AIM OF THE TASK: Format the lines below, starting with the line that contains "شقة سكنية 2-комн" and ending with the line that contains "Thành Thần Bắt", as a JSON list of strings with one string per line and no blank lines. Leave the pictures out.

########################################

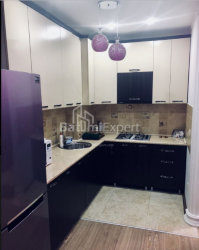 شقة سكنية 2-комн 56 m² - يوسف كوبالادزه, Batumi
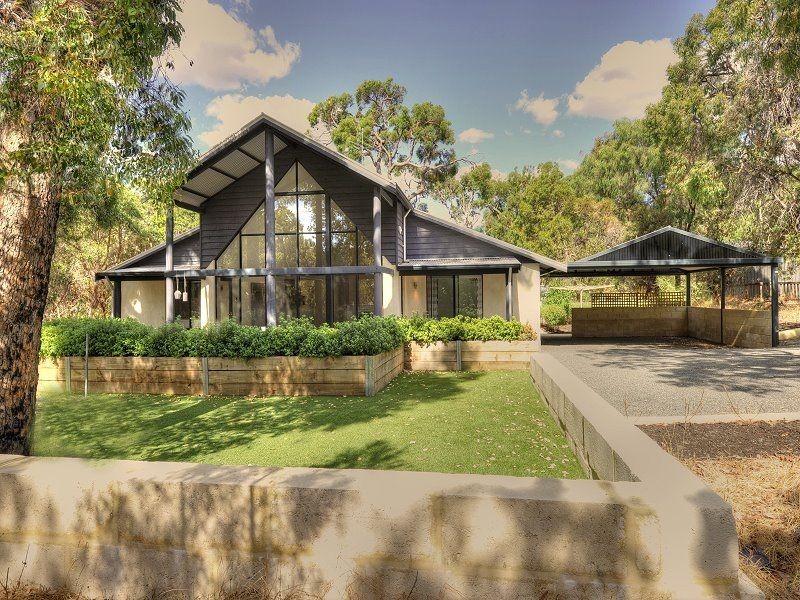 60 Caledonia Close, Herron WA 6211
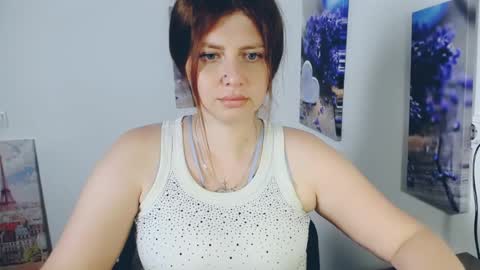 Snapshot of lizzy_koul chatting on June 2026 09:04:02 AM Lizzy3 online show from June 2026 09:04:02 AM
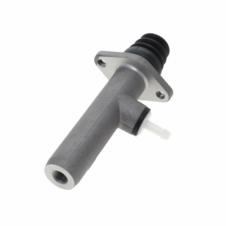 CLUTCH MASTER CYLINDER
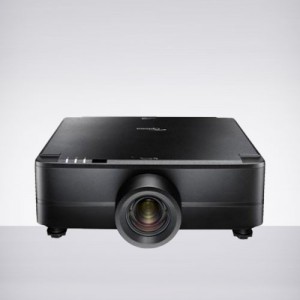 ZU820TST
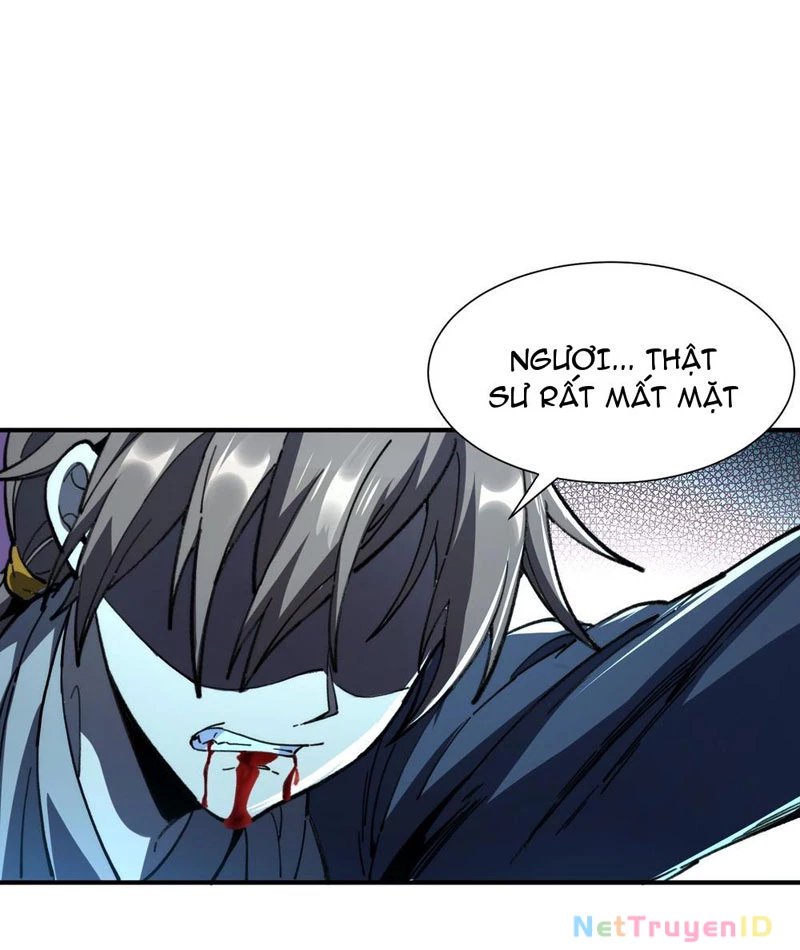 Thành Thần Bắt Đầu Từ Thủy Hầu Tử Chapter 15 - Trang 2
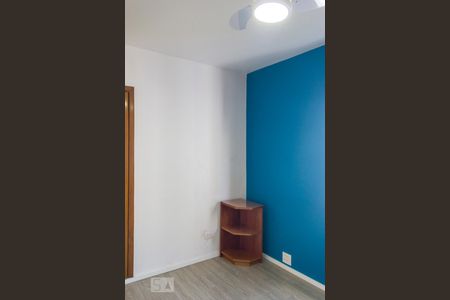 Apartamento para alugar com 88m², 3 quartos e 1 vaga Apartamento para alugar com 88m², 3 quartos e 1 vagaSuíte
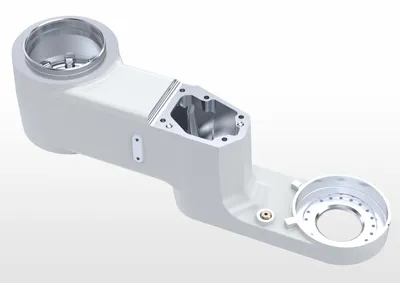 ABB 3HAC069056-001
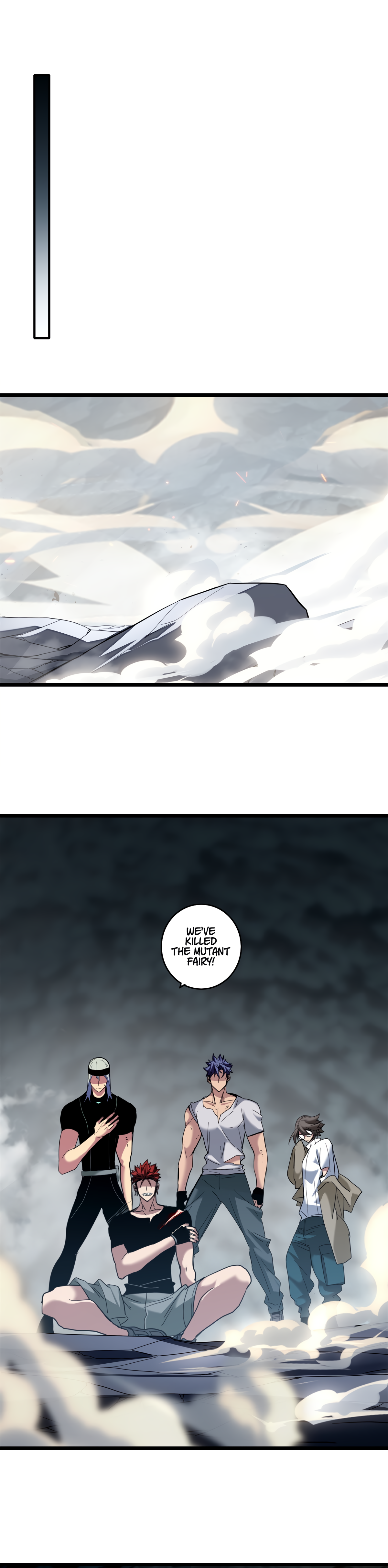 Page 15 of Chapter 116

########################################

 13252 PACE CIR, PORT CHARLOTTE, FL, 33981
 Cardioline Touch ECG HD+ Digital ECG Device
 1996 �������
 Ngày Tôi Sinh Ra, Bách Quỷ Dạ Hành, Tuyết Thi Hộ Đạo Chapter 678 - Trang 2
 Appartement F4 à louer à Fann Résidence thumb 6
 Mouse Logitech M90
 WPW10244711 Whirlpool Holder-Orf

########################################

EXERCISE RESPONSE:
[
  " شقة سكنية 2-комн 56 m² - يوسف كوبالادزه, Batumi",
  " 60 Caledonia Close, Herron WA 6211",
  " Snapshot of lizzy_koul chatting on June 2026 09:04:02 AM Lizzy3 online show from June 2026 09:04:02 AM",
  " CLUTCH MASTER CYLINDER",
  " ZU820TST",
  " Thành Thần Bắt Đầu Từ Thủy Hầu Tử Chapter 15 - Trang 2"
]